▸ Page text
*-*-*

It was not so in eastern Europe.
Eastern, or Greek, Orthodox Christianity arose as the state religion of the
Roman Empire. Roman Emperors, beginning with Constantine in the early fourth
century CE, raised it to that level of recognition and power. The Christian
leaders of the time were overwhelmed by the splendor and power of empire, of
which they were now a part. Their
intoxication with power overcame their commitment to Jesus’ values of justice
and nonviolence. The Christian church became the handmaiden of imperial might. It
became a principal ally and support of imperial power not an opponent of it. The
emperor, not a pope, was the head of the church. The imperial church never
became more than an agency of state power. The fact that the Roman Empire ended
in the west in the sixth century CE but continued on in the east until 1453 CE
is part of the explanation of why western and eastern Christianity came so to
differ with regard to their relationship to secular power.
That’s how it was, first in what
became Ukraine, then in what became Russia, after the conversion of the eastern
Slavs to Orthodox Christianity in 988 CE. The Russian Orthodox Church was never
a center of power apart from the Russian autocracy the way the pope was a power
apart from the secular states of western Europe. Henry VIII of England could,
and did, take England out of the Roman Catholic Church. Peter I of Russia, aka
Peter the Great, could, and did, abolish the Moscow Patriarchate and, in
effect, reduce the Russian Orthodox Church to a ministry of the imperial
government.
Western Europe and Russia give us
two radically different examples of how Christianity relates to secular power. Christianity
can stand against it as a counterbalance to secular power, or it can capitulate
to it and function as one of its principal supports. It has functioned in both
ways throughout its history. Today, in the United States, there are elements of
Christianity that work to have it function in both ways among us. A great many
American evangelical Christians advocate Christian nationalism. They say,
wrongly, that the United States was founded as a Christian nation. They want to
turn their country into the Christian nation they think it originally was. They
want, in effect, to turn this country into a Christian theocracy. They want to
merge Christianity with American secular power.

*-*-*

▸ Collected material
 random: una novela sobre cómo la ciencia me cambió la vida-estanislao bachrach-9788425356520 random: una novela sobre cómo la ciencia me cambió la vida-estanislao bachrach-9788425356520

*-*-*

▸ Questions on the material
1. Summarize the essay on Christianity and secular power in two sentences.
2. From the essay on Christianity and secular power, copy out the stretch from "Western Europe and" through "American secular power." word for word.
The lines are separate material that the essay on Christianity and secular power does not draw on.

▸ Written answers
1. Eastern Orthodox Christianity arose as the state religion of the Roman Empire and became an ally of imperial power, with the emperor rather than a pope heading the church. The same held in Ukraine and Russia, where Peter the Great reduced the Russian Orthodox Church to a ministry of the government, and many American evangelical Christians now advocate a Christian nationalism that would merge Christianity with American secular power.

2.
Western Europe and Russia give us
two radically different examples of how Christianity relates to secular power. Christianity
can stand against it as a counterbalance to secular power, or it can capitulate
to it and function as one of its principal supports. It has functioned in both
ways throughout its history. Today, in the United States, there are elements of
Christianity that work to have it function in both ways among us. A great many
American evangelical Christians advocate Christian nationalism. They say,
wrongly, that the United States was founded as a Christian nation. They want to
turn their country into the Christian nation they think it originally was. They
want, in effect, to turn this country into a Christian theocracy. They want to
merge Christianity with American secular power.